ブルース・リーやジャッキー・チェンなど、世界的アクションスターを生み出した、香港映画界を支えたスタントマンたちの姿にスポットを当てたドキュメンタリー。香港映画人たちの証言や貴重なメイキング映像を交え、香港アクション映画の歴史を解き明かす。証言者としてサモ・ハン、ユエン・ウーピン、ドニー・イェン、ツイ・ハークなどが登場。
  • 米文学・文化研究

    冨塚亮平

    意外な起源から熱狂の70?80年代を経て現在にまで至る香港カンフー映画の歴史が、レジェンド俳優やベテランスタントマンたちの証言と、彼らが肉体を限界まで酷使した名場面の膨大なアーカイブとともに振り返られる様は圧巻。なかでも、黄金期にどこまで派手で危ないことができるかを競い合うかのようにエスカレートしていった命懸けのアクションを、ゲラゲラ笑いながら関係者たちが振り返る中盤は白眉。CGに頼らない迫力を追求した彼らの狂気すれすれの覚悟と矜持に痺れる一本だ。

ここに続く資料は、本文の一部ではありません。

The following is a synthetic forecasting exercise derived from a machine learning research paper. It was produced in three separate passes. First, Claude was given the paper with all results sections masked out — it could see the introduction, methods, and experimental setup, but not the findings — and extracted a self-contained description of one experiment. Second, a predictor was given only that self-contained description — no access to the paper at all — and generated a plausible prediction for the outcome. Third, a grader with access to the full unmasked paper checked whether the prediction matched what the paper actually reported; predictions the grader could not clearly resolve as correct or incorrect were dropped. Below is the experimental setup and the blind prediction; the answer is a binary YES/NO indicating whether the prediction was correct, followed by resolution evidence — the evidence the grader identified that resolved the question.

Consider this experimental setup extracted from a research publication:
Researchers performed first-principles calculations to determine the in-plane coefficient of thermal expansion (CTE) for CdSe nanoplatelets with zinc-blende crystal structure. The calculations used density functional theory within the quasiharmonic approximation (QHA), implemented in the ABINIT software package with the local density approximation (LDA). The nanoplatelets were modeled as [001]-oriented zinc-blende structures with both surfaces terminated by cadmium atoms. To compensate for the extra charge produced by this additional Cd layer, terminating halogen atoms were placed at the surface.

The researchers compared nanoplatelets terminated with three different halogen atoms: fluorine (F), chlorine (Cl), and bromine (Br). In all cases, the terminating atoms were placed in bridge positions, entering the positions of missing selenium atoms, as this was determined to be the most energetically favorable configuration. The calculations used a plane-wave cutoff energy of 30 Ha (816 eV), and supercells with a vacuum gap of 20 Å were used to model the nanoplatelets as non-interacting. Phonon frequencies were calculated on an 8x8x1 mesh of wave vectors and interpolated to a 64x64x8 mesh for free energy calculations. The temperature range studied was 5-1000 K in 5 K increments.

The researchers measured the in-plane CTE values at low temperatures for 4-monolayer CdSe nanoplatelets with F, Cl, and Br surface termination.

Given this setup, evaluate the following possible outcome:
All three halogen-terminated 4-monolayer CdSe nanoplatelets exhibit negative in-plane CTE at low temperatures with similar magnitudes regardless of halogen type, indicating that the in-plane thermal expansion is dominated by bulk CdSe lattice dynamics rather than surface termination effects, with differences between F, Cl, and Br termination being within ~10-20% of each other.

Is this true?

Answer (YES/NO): NO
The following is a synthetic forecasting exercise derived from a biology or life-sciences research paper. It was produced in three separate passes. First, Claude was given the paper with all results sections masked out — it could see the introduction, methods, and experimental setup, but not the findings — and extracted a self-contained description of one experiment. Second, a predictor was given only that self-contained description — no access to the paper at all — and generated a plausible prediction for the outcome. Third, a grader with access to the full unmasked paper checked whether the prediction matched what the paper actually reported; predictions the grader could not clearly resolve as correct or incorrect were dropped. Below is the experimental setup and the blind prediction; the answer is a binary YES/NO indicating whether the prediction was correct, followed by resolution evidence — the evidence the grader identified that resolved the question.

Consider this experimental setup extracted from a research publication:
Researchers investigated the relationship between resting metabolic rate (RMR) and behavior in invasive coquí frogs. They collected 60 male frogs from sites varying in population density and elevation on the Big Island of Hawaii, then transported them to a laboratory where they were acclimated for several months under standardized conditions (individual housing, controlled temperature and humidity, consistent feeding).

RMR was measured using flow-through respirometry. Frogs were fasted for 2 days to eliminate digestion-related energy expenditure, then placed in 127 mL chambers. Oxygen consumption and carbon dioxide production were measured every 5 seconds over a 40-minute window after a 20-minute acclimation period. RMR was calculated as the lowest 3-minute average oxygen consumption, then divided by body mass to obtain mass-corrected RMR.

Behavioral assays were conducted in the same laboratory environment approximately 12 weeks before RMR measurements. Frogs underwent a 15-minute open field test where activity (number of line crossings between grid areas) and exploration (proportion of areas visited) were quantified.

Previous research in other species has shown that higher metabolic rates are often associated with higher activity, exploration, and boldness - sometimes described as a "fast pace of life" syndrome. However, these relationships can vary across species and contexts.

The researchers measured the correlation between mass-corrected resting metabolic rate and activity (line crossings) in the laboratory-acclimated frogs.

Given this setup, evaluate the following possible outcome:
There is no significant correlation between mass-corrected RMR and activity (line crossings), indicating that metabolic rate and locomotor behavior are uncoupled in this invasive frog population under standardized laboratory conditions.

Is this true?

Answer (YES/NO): NO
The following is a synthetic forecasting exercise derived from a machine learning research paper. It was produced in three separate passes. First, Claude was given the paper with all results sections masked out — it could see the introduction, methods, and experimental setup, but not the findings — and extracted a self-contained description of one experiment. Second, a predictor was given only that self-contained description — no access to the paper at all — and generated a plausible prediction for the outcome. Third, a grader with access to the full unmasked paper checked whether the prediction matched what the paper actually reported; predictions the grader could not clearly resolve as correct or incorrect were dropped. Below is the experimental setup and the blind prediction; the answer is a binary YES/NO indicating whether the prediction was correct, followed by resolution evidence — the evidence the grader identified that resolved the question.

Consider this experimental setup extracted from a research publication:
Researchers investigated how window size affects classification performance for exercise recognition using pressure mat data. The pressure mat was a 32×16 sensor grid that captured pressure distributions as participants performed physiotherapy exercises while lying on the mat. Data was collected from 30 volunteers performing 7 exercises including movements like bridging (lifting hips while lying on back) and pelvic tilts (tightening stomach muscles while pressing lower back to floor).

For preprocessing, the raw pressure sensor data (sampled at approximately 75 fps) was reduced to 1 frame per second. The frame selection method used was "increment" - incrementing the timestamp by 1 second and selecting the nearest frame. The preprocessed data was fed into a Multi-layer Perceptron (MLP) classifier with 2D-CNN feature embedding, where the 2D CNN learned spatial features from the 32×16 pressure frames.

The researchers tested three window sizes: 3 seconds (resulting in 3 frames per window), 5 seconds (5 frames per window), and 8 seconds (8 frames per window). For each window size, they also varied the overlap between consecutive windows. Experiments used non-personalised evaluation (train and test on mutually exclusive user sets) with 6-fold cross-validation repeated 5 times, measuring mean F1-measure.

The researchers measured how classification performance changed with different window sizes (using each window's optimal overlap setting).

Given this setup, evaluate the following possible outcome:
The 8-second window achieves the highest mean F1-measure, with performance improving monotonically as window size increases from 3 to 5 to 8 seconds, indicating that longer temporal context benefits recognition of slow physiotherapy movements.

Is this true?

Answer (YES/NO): YES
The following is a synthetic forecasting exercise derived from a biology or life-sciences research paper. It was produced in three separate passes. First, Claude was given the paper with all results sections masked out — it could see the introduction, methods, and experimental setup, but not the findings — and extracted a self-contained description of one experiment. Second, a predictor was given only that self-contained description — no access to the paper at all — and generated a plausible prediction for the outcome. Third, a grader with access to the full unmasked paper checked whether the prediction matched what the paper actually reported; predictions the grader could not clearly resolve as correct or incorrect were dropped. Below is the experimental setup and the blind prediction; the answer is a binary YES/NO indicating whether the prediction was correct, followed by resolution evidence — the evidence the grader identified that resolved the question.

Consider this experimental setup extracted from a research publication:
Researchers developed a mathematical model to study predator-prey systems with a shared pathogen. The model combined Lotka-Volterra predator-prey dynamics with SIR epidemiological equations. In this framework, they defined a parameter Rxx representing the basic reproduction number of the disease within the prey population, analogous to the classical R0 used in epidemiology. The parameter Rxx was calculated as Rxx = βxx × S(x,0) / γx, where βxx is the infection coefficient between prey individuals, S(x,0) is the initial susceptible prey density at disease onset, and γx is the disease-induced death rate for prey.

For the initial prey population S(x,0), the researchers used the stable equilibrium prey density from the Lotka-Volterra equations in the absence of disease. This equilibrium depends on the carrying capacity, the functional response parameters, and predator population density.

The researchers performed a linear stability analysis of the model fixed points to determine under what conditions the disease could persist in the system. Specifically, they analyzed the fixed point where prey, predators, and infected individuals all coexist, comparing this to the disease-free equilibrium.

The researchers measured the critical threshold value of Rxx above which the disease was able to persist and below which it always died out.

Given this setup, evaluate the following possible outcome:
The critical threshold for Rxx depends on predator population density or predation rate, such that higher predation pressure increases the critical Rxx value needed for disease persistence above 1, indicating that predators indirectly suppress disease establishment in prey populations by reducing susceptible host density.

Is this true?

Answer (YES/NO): NO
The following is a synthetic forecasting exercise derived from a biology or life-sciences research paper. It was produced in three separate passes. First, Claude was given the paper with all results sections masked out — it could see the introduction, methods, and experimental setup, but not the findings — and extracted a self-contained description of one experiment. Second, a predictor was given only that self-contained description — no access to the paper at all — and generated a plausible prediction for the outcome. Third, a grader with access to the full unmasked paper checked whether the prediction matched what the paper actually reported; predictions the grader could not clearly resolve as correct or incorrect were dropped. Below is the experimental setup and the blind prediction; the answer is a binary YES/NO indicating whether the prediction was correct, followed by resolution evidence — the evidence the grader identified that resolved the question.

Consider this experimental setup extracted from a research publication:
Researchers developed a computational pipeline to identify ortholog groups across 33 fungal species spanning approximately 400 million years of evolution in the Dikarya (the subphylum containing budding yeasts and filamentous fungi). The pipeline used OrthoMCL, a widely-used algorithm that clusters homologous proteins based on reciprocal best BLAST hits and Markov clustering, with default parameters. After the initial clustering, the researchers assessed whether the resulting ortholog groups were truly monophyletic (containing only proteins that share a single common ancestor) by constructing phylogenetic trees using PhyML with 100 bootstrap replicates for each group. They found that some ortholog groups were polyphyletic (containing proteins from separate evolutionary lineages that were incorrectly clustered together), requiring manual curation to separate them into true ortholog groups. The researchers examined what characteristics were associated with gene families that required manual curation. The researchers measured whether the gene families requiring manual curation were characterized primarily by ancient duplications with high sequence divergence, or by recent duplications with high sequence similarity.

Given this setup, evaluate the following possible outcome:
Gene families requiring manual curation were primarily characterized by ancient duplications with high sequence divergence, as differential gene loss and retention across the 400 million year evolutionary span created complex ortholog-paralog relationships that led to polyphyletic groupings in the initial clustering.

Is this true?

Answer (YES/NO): NO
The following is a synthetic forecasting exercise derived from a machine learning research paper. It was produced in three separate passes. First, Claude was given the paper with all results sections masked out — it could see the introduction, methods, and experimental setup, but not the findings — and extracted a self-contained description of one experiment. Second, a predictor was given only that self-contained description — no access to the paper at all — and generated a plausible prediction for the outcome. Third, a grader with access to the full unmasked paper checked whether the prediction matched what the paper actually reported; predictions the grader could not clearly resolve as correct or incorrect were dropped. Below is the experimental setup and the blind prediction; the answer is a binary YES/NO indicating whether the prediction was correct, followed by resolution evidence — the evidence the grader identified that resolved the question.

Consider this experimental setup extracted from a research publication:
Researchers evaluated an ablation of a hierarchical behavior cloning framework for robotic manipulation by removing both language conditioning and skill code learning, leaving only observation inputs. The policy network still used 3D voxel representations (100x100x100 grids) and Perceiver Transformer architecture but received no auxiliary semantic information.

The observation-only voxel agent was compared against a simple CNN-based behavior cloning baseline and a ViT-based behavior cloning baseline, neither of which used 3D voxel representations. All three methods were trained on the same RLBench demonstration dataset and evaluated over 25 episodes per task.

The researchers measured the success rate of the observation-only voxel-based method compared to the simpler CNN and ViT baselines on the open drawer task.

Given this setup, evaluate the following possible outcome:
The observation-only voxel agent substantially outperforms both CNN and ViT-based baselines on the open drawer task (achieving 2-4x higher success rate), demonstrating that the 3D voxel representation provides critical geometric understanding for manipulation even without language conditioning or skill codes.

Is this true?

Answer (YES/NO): NO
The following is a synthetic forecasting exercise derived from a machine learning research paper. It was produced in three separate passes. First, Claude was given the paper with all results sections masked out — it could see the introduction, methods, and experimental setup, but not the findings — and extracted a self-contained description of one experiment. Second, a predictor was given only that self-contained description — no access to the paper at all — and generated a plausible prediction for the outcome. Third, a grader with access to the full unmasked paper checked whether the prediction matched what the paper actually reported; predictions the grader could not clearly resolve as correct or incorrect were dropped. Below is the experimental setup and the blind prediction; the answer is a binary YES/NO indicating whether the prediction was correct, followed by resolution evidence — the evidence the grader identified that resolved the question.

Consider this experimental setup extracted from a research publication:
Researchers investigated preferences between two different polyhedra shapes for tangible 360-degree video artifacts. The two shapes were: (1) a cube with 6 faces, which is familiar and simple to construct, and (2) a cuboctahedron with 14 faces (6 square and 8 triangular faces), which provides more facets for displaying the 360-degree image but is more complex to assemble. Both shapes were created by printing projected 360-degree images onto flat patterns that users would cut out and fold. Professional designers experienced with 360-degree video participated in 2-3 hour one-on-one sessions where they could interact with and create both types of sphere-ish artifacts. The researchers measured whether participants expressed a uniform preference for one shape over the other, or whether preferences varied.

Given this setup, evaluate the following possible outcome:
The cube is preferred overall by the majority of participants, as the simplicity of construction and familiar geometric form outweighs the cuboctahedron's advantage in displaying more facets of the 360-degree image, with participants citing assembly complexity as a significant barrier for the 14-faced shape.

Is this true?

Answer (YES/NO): NO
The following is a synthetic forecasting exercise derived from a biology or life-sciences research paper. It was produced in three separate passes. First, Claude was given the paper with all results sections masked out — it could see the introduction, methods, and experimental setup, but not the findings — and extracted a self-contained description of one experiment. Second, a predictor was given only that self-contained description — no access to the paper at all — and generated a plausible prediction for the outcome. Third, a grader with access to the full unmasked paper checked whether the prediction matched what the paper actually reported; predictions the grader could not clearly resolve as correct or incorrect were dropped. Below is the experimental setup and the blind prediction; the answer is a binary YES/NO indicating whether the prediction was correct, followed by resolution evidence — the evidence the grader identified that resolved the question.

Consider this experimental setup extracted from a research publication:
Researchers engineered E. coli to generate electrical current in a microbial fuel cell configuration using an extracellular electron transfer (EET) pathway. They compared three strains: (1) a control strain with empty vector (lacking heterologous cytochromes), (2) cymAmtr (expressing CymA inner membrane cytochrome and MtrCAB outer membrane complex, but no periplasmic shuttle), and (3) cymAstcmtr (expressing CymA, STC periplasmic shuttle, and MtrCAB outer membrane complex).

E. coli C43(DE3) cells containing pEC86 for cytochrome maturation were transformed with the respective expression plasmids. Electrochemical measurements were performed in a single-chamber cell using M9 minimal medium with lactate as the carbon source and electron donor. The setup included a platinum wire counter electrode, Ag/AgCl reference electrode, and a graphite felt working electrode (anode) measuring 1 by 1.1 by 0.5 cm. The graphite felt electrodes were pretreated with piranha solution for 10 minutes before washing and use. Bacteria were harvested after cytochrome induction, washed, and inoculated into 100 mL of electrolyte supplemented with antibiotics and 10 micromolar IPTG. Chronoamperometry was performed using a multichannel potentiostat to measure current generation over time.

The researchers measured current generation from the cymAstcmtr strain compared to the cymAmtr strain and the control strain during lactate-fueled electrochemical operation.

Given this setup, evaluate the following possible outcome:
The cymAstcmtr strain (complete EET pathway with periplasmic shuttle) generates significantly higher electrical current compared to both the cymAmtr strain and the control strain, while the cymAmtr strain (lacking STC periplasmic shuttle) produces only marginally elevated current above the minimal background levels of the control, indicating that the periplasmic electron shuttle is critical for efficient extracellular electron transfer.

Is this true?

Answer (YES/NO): NO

  • 日本未公開映画上映・配給団体Gucchi's Free School主宰

    降矢聡

    香港アクション界のレジェントたちのインタビューや抜粋映像によって、当時の香港映画のアクションを振り返る。美しく、また笑えるような肉体の躍動と日常的な空間をアクション映画の空間にするアイデアなどは見ていて、とても楽しい。そうして楽しく全篇見ていられればいいのだが、多くの人物が当時の危険なスタントを武勇伝のように自慢げに語る姿に戸惑いや違和感も覚えてしまう。しかし、そう思って純粋に楽しめない感覚になってしまうことが、現代的なような気もしてくる。

  • 文筆業

    八幡橙

    ダンダンダンダン、と四つの長方形が「G」を築くゴールデンハーベストの開幕に心躍らせた身には、たまらない一本。ブルース・リーに始まる映画史を変えたスターの足跡と、その裏で人知れず血と汗と涙にくれた、スタントマンたちの日々の熱闘。80年代、チーム同士の熾烈な競争が、命知らずの挑戦を加速させてゆく過程には、ただ息を呑むばかり。今では考えられぬ野蛮で狂った所業だが、「ノー」と言わず時代を走り抜いた彼らの今の姿、笑顔、重ねた年輪に、心からの敬意と感謝を捧げたい。